ASSIGNED TASK:
Print the items from the line containing "two framed paintings" through the line containing "Image showing Woman", word for word, and nothing else.

ENTRIES SUPPLIED:
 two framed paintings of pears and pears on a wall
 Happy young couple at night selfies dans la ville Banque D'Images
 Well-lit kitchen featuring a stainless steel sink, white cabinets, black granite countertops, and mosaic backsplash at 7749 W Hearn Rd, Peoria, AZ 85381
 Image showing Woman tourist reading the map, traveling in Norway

* * *

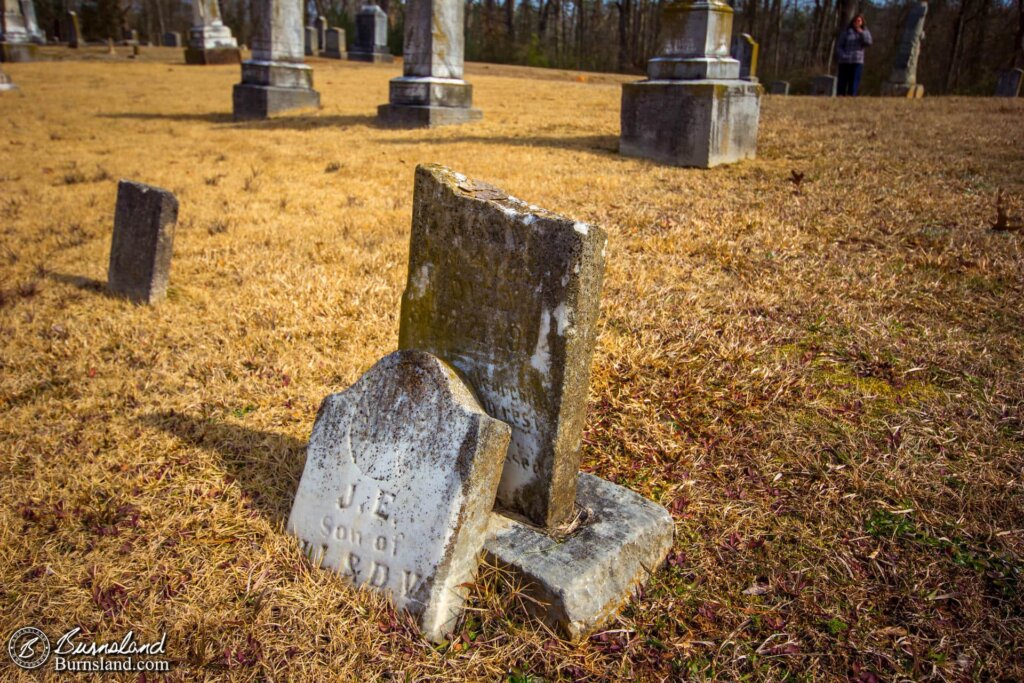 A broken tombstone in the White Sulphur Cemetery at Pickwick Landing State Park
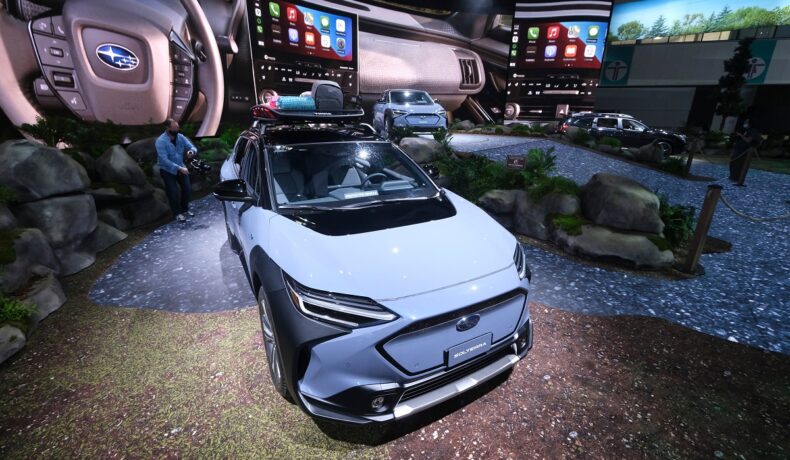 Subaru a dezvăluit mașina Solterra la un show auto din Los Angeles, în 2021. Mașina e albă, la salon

TASK RESULT:
 two framed paintings of pears and pears on a wall
 Happy young couple at night selfies dans la ville Banque D'Images
 Well-lit kitchen featuring a stainless steel sink, white cabinets, black granite countertops, and mosaic backsplash at 7749 W Hearn Rd, Peoria, AZ 85381
 Image showing Woman tourist reading the map, traveling in Norway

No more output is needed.